Un jour, une grande sécheresse frappa le village. Les puits se vidèrent, les champs se craquelèrent, et les habitants se rassemblèrent autour de leurs statues. Ils crièrent, supplièrent, offrirent des sacrifices… Mais les statues demeuraient immobiles, muettes, sans souffle.
Alors un vieil homme, que l’on croyait sans importance, se leva. Il dit simplement :
« Pourquoi criez-vous vers ce qui n’a pas de vie ? Tournez-vous vers Celui qui a fait le ciel, la terre et même la pierre que vous adorez.
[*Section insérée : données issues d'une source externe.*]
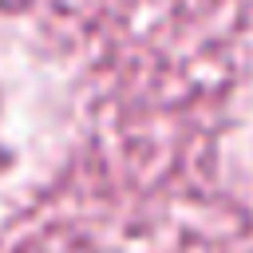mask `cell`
<instances>
[{
    "label": "cell",
    "instance_id": "1",
    "mask_svg": "<svg viewBox=\"0 0 253 253\" xmlns=\"http://www.w3.org/2000/svg\"><path fill=\"white\" fill-rule=\"evenodd\" d=\"M24 4H32V0H0L4 12H16V8H24Z\"/></svg>",
    "mask_w": 253,
    "mask_h": 253
}]
</instances>
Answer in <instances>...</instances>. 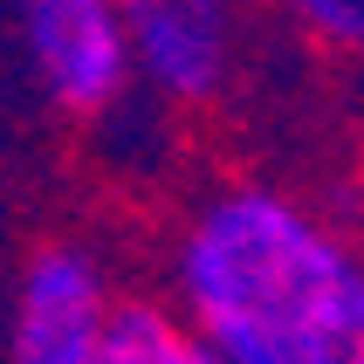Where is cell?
<instances>
[{
    "instance_id": "1",
    "label": "cell",
    "mask_w": 364,
    "mask_h": 364,
    "mask_svg": "<svg viewBox=\"0 0 364 364\" xmlns=\"http://www.w3.org/2000/svg\"><path fill=\"white\" fill-rule=\"evenodd\" d=\"M172 289V316L220 364H364L358 247L282 186L206 193L179 227Z\"/></svg>"
},
{
    "instance_id": "2",
    "label": "cell",
    "mask_w": 364,
    "mask_h": 364,
    "mask_svg": "<svg viewBox=\"0 0 364 364\" xmlns=\"http://www.w3.org/2000/svg\"><path fill=\"white\" fill-rule=\"evenodd\" d=\"M131 82L165 110H200L234 82L241 62V0H117Z\"/></svg>"
},
{
    "instance_id": "3",
    "label": "cell",
    "mask_w": 364,
    "mask_h": 364,
    "mask_svg": "<svg viewBox=\"0 0 364 364\" xmlns=\"http://www.w3.org/2000/svg\"><path fill=\"white\" fill-rule=\"evenodd\" d=\"M14 28L28 48L41 97L69 117H103L131 90L117 0H14Z\"/></svg>"
},
{
    "instance_id": "4",
    "label": "cell",
    "mask_w": 364,
    "mask_h": 364,
    "mask_svg": "<svg viewBox=\"0 0 364 364\" xmlns=\"http://www.w3.org/2000/svg\"><path fill=\"white\" fill-rule=\"evenodd\" d=\"M110 309H117V296H110V275L90 247L76 241L41 247L14 296L7 364H97Z\"/></svg>"
},
{
    "instance_id": "5",
    "label": "cell",
    "mask_w": 364,
    "mask_h": 364,
    "mask_svg": "<svg viewBox=\"0 0 364 364\" xmlns=\"http://www.w3.org/2000/svg\"><path fill=\"white\" fill-rule=\"evenodd\" d=\"M193 358V330L159 303H117L103 330L97 364H186Z\"/></svg>"
},
{
    "instance_id": "6",
    "label": "cell",
    "mask_w": 364,
    "mask_h": 364,
    "mask_svg": "<svg viewBox=\"0 0 364 364\" xmlns=\"http://www.w3.org/2000/svg\"><path fill=\"white\" fill-rule=\"evenodd\" d=\"M282 14L296 21V35L330 48V55L364 62V0H282Z\"/></svg>"
},
{
    "instance_id": "7",
    "label": "cell",
    "mask_w": 364,
    "mask_h": 364,
    "mask_svg": "<svg viewBox=\"0 0 364 364\" xmlns=\"http://www.w3.org/2000/svg\"><path fill=\"white\" fill-rule=\"evenodd\" d=\"M344 234H350V247H358V262H364V193H358V206H350V227H344Z\"/></svg>"
},
{
    "instance_id": "8",
    "label": "cell",
    "mask_w": 364,
    "mask_h": 364,
    "mask_svg": "<svg viewBox=\"0 0 364 364\" xmlns=\"http://www.w3.org/2000/svg\"><path fill=\"white\" fill-rule=\"evenodd\" d=\"M186 364H220V358H213V350H200V344H193V358H186Z\"/></svg>"
}]
</instances>
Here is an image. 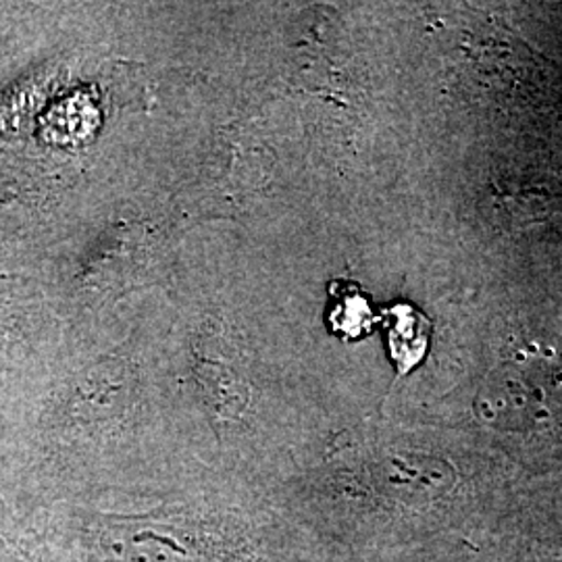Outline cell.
I'll list each match as a JSON object with an SVG mask.
<instances>
[{"instance_id":"cell-1","label":"cell","mask_w":562,"mask_h":562,"mask_svg":"<svg viewBox=\"0 0 562 562\" xmlns=\"http://www.w3.org/2000/svg\"><path fill=\"white\" fill-rule=\"evenodd\" d=\"M76 525L80 562L273 561L262 508H90Z\"/></svg>"},{"instance_id":"cell-2","label":"cell","mask_w":562,"mask_h":562,"mask_svg":"<svg viewBox=\"0 0 562 562\" xmlns=\"http://www.w3.org/2000/svg\"><path fill=\"white\" fill-rule=\"evenodd\" d=\"M192 373L211 425L238 434L257 408V383L241 346L222 325L209 323L192 344Z\"/></svg>"},{"instance_id":"cell-3","label":"cell","mask_w":562,"mask_h":562,"mask_svg":"<svg viewBox=\"0 0 562 562\" xmlns=\"http://www.w3.org/2000/svg\"><path fill=\"white\" fill-rule=\"evenodd\" d=\"M142 375L121 359L97 362L83 371L60 404L59 423L71 434L92 440L120 431L138 413Z\"/></svg>"},{"instance_id":"cell-4","label":"cell","mask_w":562,"mask_h":562,"mask_svg":"<svg viewBox=\"0 0 562 562\" xmlns=\"http://www.w3.org/2000/svg\"><path fill=\"white\" fill-rule=\"evenodd\" d=\"M153 244V236L140 223L111 227L86 257L81 281L94 292H113L130 285L148 267Z\"/></svg>"},{"instance_id":"cell-5","label":"cell","mask_w":562,"mask_h":562,"mask_svg":"<svg viewBox=\"0 0 562 562\" xmlns=\"http://www.w3.org/2000/svg\"><path fill=\"white\" fill-rule=\"evenodd\" d=\"M431 340V322L413 304H396L387 311V344L398 375H406L425 361Z\"/></svg>"},{"instance_id":"cell-6","label":"cell","mask_w":562,"mask_h":562,"mask_svg":"<svg viewBox=\"0 0 562 562\" xmlns=\"http://www.w3.org/2000/svg\"><path fill=\"white\" fill-rule=\"evenodd\" d=\"M344 319H341L340 329L344 336L357 338V336H364L369 325H371V313L364 299L359 294H350L348 299H344Z\"/></svg>"},{"instance_id":"cell-7","label":"cell","mask_w":562,"mask_h":562,"mask_svg":"<svg viewBox=\"0 0 562 562\" xmlns=\"http://www.w3.org/2000/svg\"><path fill=\"white\" fill-rule=\"evenodd\" d=\"M0 562H32V557L15 540L0 533Z\"/></svg>"}]
</instances>
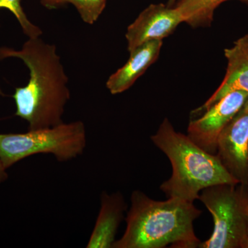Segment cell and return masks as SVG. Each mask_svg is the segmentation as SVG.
Wrapping results in <instances>:
<instances>
[{
    "mask_svg": "<svg viewBox=\"0 0 248 248\" xmlns=\"http://www.w3.org/2000/svg\"><path fill=\"white\" fill-rule=\"evenodd\" d=\"M11 58L22 60L30 71L28 84L17 88L13 95L16 115L28 122L29 130L63 123L62 118L71 92L55 45L39 37L29 38L20 50L0 48V60Z\"/></svg>",
    "mask_w": 248,
    "mask_h": 248,
    "instance_id": "1",
    "label": "cell"
},
{
    "mask_svg": "<svg viewBox=\"0 0 248 248\" xmlns=\"http://www.w3.org/2000/svg\"><path fill=\"white\" fill-rule=\"evenodd\" d=\"M122 237L112 248H200L194 221L202 215L193 202L178 198L155 201L133 191Z\"/></svg>",
    "mask_w": 248,
    "mask_h": 248,
    "instance_id": "2",
    "label": "cell"
},
{
    "mask_svg": "<svg viewBox=\"0 0 248 248\" xmlns=\"http://www.w3.org/2000/svg\"><path fill=\"white\" fill-rule=\"evenodd\" d=\"M152 141L170 161L172 174L160 189L169 198L193 202L200 192L210 186L237 184L216 155L195 144L187 135L177 133L167 118L151 136Z\"/></svg>",
    "mask_w": 248,
    "mask_h": 248,
    "instance_id": "3",
    "label": "cell"
},
{
    "mask_svg": "<svg viewBox=\"0 0 248 248\" xmlns=\"http://www.w3.org/2000/svg\"><path fill=\"white\" fill-rule=\"evenodd\" d=\"M86 146L84 124L76 121L25 133L0 134V159L6 170L37 154L53 155L65 162L82 155Z\"/></svg>",
    "mask_w": 248,
    "mask_h": 248,
    "instance_id": "4",
    "label": "cell"
},
{
    "mask_svg": "<svg viewBox=\"0 0 248 248\" xmlns=\"http://www.w3.org/2000/svg\"><path fill=\"white\" fill-rule=\"evenodd\" d=\"M199 200L214 220L211 237L200 248H247L248 186L222 184L201 192Z\"/></svg>",
    "mask_w": 248,
    "mask_h": 248,
    "instance_id": "5",
    "label": "cell"
},
{
    "mask_svg": "<svg viewBox=\"0 0 248 248\" xmlns=\"http://www.w3.org/2000/svg\"><path fill=\"white\" fill-rule=\"evenodd\" d=\"M248 98V93L246 91H233L227 94L204 112L200 118L191 121L187 136L204 151L216 155L220 134Z\"/></svg>",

Lui seul peut entendre, Lui seul peut sauver. »
Cette nuit-là, le vieil homme s’éloigna du village et invoqua l’Éternel. Et au matin, un vent frais se leva, les nuages s’amassèrent, et une pluie abondante tomba sur la terre desséchée.
Les habitants comprirent alors que la pierre ne donne rien, mais que le Dieu vivant répond.